Valentina, bordadora también, y también rubia, no era tan hermosa. Sus ojos más pequeños, su cutis menos delicado, la nariz un poco remangada, más baja de estatura. En cambio sus cabellos dorados eran rizosos y le caían con mucha gracia por la frente; sus manos y sus pies más delicados y breves que los de Nieves; y, sobre todo, tenía a menudo, casi constantemente, un ceño, cierto fruncimiento del entrecejo que no era de enfado y prestaba a su fisonomía un matiz picaresco extremadamente simpático. Encarnación era costurera; moza robusta, colorada, mofletuda, de fisonomía vulgar. Entre los artesanos de Sarrió pasaba por la mejor moza de las cuatro: para el catador inteligente y refinado valía muy poco. Teresa, costurera también, era por su rostro una verdadera mora, y de las más oscuritas; el cabello negro como el azabache, los ojos rasgados y tan negros como el pelo, la nariz y la boca correctas. Pasaba por fea en la villa a causa de su color: en realidad era un hermoso tipo oriental. De las dos doncellas de la casa, la una, Generosa, nada tenía que llamase la atención; la otra, Elvira, era una palidita, de ojos grandes y entornados, muy graciosa.

Las artesanas de Sarrió no han entrado jamás por la ridícula imitación de las damas, tan extendida hoy, por desgracia, entre las de otros pueblos de España. Creían y creen estas insignes sarrienses, y yo me adhiero del todo a su opinión, que el traje y las modas adoptadas por las señoritas no avaloran poco ni mucho sus naturales gracias; antes las menoscaban. Y esto es lógico. En primer lugar no están acostumbradas a vestirse con tal sujeción o aprieto como los figurines exigen de sus subordinadas. Después, en las villas no hay quien corte con elegancia. Por último, el género tiene que ser de peor calidad, más pobre y más feo. En cambio, ¿quién sobre el globo terráqueo, y aun sobre los otros globos que navegan por el espacio, compite con ellas en ponerse el rico mantón de la China floreado, anudándolo a la cintura por detrás? ¿Quién deja caer con más gracia, ni siquiera con tanta, los rizos del pelo por la frente en estudiado desgaire? ¿Quién se mueve con más garbo dentro de la giraldilla ni da con más elegancia un rempujón al señorito que se desmanda, diciendo al mismo tiempo entre risueña y enojada?– «¿Cristiano, usted es tonto, o se hace? ¡Mire que se va a pinchar!» ¿Quién es capaz de cantar con más sentimiento y menos oído a la vuelta de una romería aquello de

Aben-Hamet al partir de Granada

el corazón traspasado sintió?


No hay que dudarlo.

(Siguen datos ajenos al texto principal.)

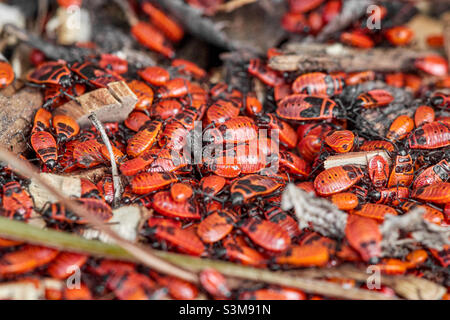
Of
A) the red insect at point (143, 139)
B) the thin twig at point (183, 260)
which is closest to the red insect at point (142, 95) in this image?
the red insect at point (143, 139)

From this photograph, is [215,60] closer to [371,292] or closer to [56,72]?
[56,72]

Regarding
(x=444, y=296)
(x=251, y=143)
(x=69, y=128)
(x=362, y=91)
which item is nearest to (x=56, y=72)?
(x=69, y=128)

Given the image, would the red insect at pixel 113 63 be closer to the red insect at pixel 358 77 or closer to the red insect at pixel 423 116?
the red insect at pixel 358 77

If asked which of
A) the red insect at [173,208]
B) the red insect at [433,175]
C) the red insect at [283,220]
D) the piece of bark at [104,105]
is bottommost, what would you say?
the red insect at [283,220]

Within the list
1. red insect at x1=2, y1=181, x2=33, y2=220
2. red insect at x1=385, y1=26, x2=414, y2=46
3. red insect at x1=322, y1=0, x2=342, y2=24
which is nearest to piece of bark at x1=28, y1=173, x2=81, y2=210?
red insect at x1=2, y1=181, x2=33, y2=220

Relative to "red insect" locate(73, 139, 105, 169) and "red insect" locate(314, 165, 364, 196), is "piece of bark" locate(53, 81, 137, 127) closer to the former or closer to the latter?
"red insect" locate(73, 139, 105, 169)

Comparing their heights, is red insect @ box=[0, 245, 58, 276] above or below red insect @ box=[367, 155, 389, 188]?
below

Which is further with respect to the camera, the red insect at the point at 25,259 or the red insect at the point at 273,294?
the red insect at the point at 273,294
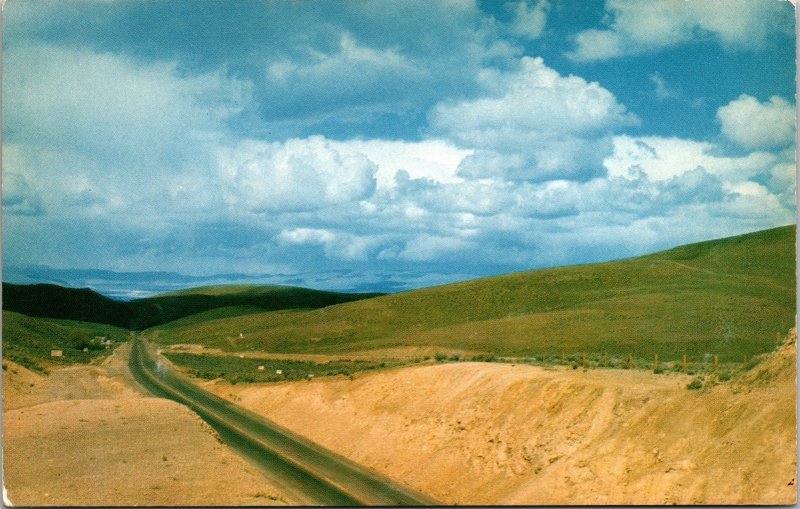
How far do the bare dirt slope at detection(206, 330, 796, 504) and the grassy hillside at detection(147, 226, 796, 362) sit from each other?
11.9 m

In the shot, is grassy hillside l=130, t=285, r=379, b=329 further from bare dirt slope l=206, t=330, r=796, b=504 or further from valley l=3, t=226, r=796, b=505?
bare dirt slope l=206, t=330, r=796, b=504

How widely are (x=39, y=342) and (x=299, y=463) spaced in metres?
23.9

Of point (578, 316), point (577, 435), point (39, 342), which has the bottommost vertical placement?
point (577, 435)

Las artesanas de Sarrió, cuyos arraigados principios estéticos son la admiración de propios y extraños, hoy sobre todo en que van desapareciendo los caracteres, hacen bien en mantener su independencia y en levantar la cabeza delante de las señoritas encopetadas de la villa. Porque (digámoslo bajo para que éstas no se enteren) la verdad es que son mucho más hermosas. Esto, sin ofender a nadie en particular; líbreme Dios. No hay viajero peninsular que al recordarle a Sarrió no afirme lo mismo con más o menos energía, según la índole de su temperamento. No hay inglesote de aquellos que atracan por unos días a la punta del Peón que al hablar allá en Cardiff o Bristol a sus amigos de este spanish town, no comience por levantar mucho las cejas, abrir la boca en forma de círculo perfecto extendiendo hacia afuera los labios, y echándose hacia atrás en la silla no exclame:– ¡Oh, oh, oh! Sarrió the yeung girls very, very, very beautiful!

Y cuando los ingleses lo dicen, ¡qué no diremos los españoles, y en particular aquellos que hemos vivido tanto tiempo bajo su influencia bienhechora!

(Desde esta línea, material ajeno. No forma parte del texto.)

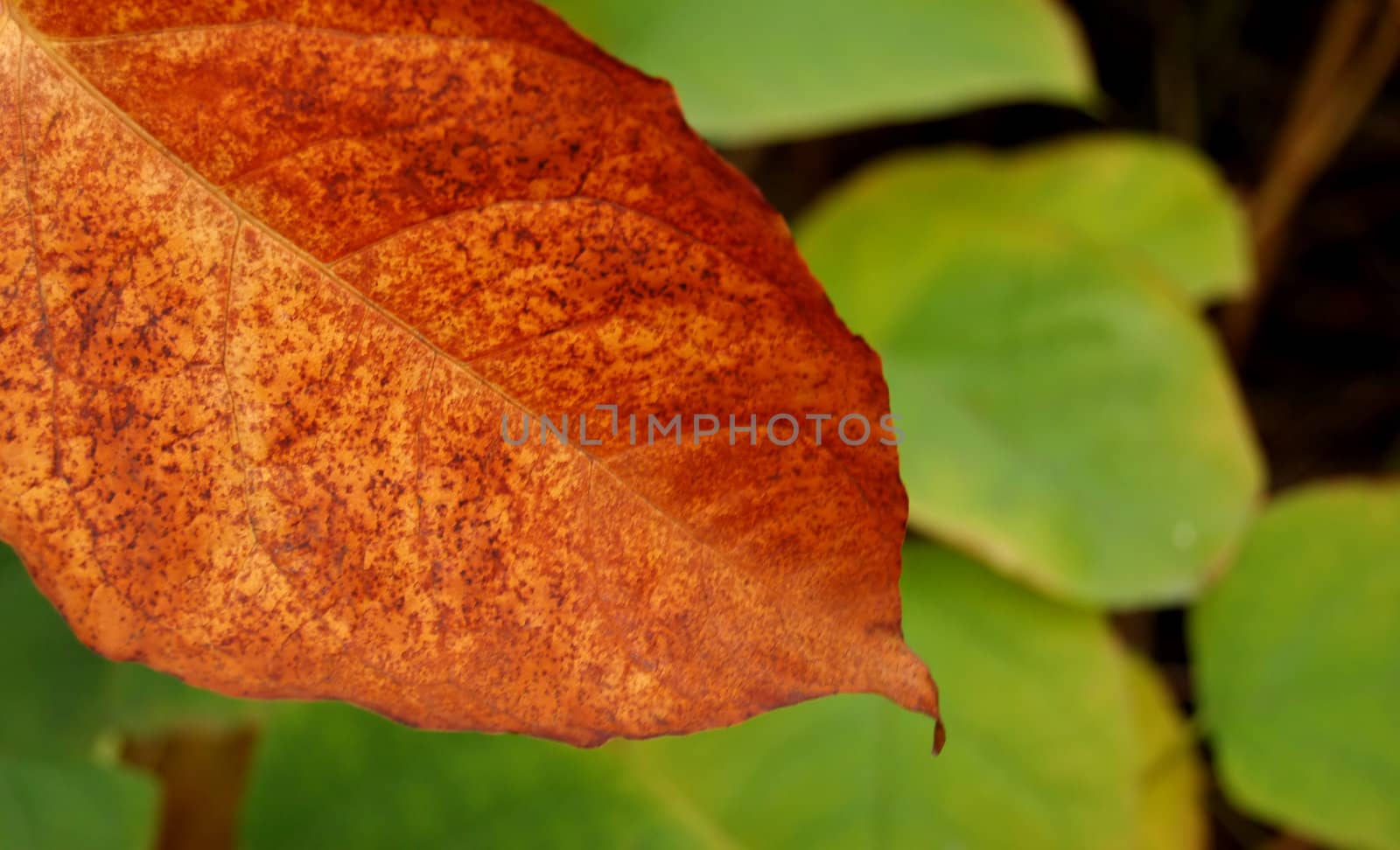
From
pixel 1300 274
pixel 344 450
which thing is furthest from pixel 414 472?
pixel 1300 274

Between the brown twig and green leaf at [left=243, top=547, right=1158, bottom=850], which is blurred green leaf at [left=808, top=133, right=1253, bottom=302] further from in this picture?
green leaf at [left=243, top=547, right=1158, bottom=850]

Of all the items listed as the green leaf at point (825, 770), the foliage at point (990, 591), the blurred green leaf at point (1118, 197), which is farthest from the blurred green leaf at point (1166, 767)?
the blurred green leaf at point (1118, 197)

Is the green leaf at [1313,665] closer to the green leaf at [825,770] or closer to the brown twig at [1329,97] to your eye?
the green leaf at [825,770]

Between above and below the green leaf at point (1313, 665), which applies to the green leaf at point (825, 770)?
above

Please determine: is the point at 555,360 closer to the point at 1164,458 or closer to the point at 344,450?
the point at 344,450

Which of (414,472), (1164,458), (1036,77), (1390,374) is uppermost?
(414,472)

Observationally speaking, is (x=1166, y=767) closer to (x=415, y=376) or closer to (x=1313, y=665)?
(x=1313, y=665)

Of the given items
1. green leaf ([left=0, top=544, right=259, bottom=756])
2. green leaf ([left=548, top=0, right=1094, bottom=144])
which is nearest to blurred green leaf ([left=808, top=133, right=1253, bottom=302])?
green leaf ([left=548, top=0, right=1094, bottom=144])
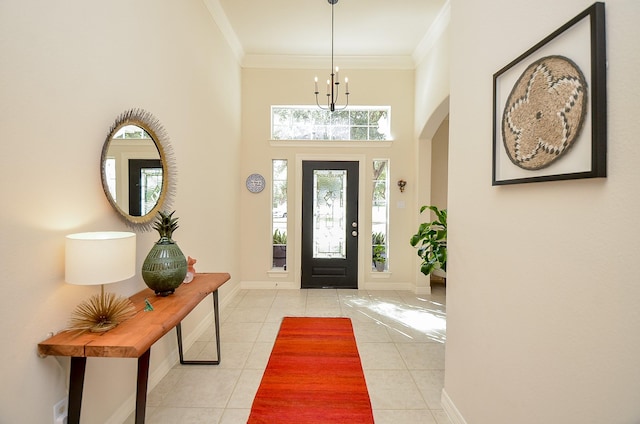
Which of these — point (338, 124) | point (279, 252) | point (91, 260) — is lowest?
point (279, 252)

Las cuatro oficialas, y Nieves también, aunque ésta picaba más alto, pertenecían, pues, a esta famosísima casta de mujeres por cuya conservación y prosperidad hago votos al cielo todos los días y aconsejo a todo buen católico que los haga. En los días de trabajo vestían de percal, mantoncito de lana atado atrás y pañuelo de seda al cuello, dejando al descubierto, por supuesto, la cabeza. Nieves, por excepción, traía al diario mantón de la China negro con fleco.

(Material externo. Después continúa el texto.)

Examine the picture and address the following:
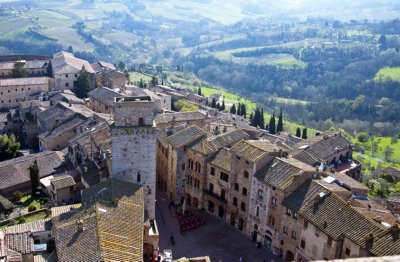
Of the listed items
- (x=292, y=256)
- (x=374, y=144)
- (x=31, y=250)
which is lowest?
(x=374, y=144)

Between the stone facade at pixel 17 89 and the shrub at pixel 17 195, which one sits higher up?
the stone facade at pixel 17 89

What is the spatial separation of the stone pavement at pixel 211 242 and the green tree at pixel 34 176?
20.6 metres

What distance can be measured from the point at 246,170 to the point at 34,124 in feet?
176

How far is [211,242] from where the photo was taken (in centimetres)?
6388

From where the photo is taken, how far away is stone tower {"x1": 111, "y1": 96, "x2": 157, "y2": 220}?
5541 cm

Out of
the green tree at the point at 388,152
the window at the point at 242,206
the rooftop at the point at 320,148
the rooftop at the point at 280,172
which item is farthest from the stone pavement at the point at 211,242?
the green tree at the point at 388,152

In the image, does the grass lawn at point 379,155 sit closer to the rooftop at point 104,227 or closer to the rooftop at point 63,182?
the rooftop at point 63,182

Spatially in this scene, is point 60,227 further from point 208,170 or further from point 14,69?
point 14,69

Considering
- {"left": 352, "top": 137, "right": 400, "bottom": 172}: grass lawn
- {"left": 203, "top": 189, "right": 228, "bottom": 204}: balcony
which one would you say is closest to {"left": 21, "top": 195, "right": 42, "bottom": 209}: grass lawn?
{"left": 203, "top": 189, "right": 228, "bottom": 204}: balcony

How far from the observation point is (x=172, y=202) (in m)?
75.1

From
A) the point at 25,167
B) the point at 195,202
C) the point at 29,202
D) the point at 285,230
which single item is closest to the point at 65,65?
the point at 25,167

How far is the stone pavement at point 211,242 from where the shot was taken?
61125 millimetres

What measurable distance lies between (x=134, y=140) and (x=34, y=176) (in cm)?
2541

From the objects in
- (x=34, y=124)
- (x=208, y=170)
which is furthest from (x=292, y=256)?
(x=34, y=124)
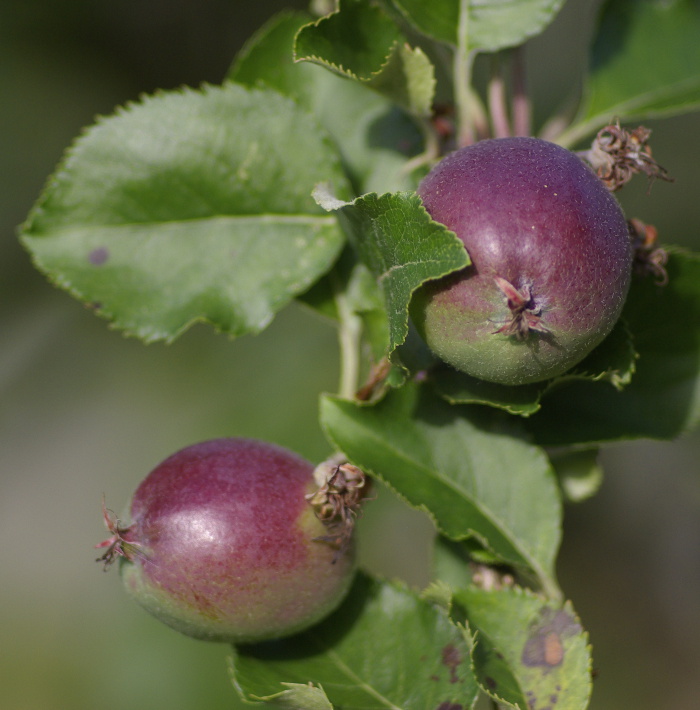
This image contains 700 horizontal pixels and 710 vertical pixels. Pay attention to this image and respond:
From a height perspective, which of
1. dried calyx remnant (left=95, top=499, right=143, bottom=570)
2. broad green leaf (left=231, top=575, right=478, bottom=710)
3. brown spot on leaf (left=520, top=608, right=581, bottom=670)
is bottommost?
brown spot on leaf (left=520, top=608, right=581, bottom=670)

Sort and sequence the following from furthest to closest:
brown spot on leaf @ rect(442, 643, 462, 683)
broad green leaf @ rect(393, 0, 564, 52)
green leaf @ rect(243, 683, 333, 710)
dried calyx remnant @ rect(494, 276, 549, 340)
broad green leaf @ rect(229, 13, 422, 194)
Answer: broad green leaf @ rect(229, 13, 422, 194)
broad green leaf @ rect(393, 0, 564, 52)
brown spot on leaf @ rect(442, 643, 462, 683)
green leaf @ rect(243, 683, 333, 710)
dried calyx remnant @ rect(494, 276, 549, 340)

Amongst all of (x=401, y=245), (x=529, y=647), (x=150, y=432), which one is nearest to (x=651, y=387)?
(x=529, y=647)

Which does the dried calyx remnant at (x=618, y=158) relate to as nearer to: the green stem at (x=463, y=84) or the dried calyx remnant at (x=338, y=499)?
the green stem at (x=463, y=84)

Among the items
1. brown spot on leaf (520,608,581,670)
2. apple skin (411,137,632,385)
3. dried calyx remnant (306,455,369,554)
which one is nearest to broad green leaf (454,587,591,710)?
brown spot on leaf (520,608,581,670)

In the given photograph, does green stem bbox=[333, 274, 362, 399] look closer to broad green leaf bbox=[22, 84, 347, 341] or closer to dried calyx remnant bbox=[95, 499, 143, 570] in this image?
broad green leaf bbox=[22, 84, 347, 341]

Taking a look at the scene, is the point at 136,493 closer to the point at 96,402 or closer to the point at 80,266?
the point at 80,266

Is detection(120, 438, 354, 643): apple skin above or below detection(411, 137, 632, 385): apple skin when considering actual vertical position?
below

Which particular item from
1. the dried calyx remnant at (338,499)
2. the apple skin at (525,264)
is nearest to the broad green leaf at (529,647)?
the dried calyx remnant at (338,499)
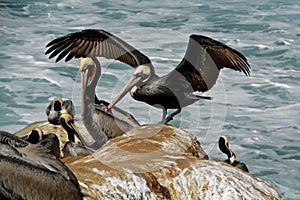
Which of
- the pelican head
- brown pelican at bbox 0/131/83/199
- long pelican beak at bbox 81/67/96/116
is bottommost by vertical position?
long pelican beak at bbox 81/67/96/116

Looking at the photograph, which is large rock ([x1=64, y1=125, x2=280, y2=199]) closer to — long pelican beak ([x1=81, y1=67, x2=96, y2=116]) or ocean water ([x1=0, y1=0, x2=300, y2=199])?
long pelican beak ([x1=81, y1=67, x2=96, y2=116])

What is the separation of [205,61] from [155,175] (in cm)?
223

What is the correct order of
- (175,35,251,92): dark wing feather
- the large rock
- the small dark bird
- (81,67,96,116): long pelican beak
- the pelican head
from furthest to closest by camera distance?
1. (81,67,96,116): long pelican beak
2. the small dark bird
3. the pelican head
4. (175,35,251,92): dark wing feather
5. the large rock

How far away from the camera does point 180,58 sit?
49.4ft

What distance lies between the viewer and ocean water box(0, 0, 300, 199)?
37.7 feet

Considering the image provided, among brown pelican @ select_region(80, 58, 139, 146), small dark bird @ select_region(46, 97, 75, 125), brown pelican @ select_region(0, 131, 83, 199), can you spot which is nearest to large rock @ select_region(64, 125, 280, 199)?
brown pelican @ select_region(0, 131, 83, 199)

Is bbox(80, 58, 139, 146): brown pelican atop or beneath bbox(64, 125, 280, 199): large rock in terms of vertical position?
beneath

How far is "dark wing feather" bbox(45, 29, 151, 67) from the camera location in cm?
699

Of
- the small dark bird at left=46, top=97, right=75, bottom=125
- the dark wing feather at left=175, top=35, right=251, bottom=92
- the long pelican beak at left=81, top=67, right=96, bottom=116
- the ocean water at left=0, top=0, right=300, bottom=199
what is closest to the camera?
the dark wing feather at left=175, top=35, right=251, bottom=92

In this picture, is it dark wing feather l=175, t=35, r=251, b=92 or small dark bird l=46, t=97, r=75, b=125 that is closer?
dark wing feather l=175, t=35, r=251, b=92

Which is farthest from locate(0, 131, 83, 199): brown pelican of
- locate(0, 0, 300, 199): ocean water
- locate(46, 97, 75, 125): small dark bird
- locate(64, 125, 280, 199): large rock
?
locate(0, 0, 300, 199): ocean water

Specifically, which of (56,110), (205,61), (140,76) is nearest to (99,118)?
(56,110)

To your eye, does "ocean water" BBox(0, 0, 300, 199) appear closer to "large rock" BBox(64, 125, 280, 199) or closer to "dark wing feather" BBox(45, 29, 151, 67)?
"dark wing feather" BBox(45, 29, 151, 67)

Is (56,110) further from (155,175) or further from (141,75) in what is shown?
(155,175)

Acaban de ponerse al trabajo después de comer. El sol penetra por los dos balcones de la sala al través de los visillos. Para que no les moleste, las costureras se agrupan en uno de los rincones. Teresa, la más filarmónica de ellas, entona con voz suave y tímida un canto romántico de cadencias tristes y prolongadas, a propósito para ser acompañado en terceras. Y en efecto, Nieves no tardó en hacerle el dúo, como allí se decía. Las demás la siguen cantando, unas en primera y otras en segunda voz. De todo lo cual resulta una armonía asaz melancólica, de sabor romántico muy marcado. El romanticismo podrá huir de las costumbres y ser arrojado de la novela y el teatro; más siempre hallará un nido tibio y delicioso donde guarecerse en el corazón de las jóvenes artesanas de Sarrió. Aquella armonía dura hasta que Pablito se encarga de desbaratarla lanzando repentinamente en medio de ella su vozarrón de carnero. Las costureras suspenden el canto y levantan asustadas la cabeza. Después se echan a reir.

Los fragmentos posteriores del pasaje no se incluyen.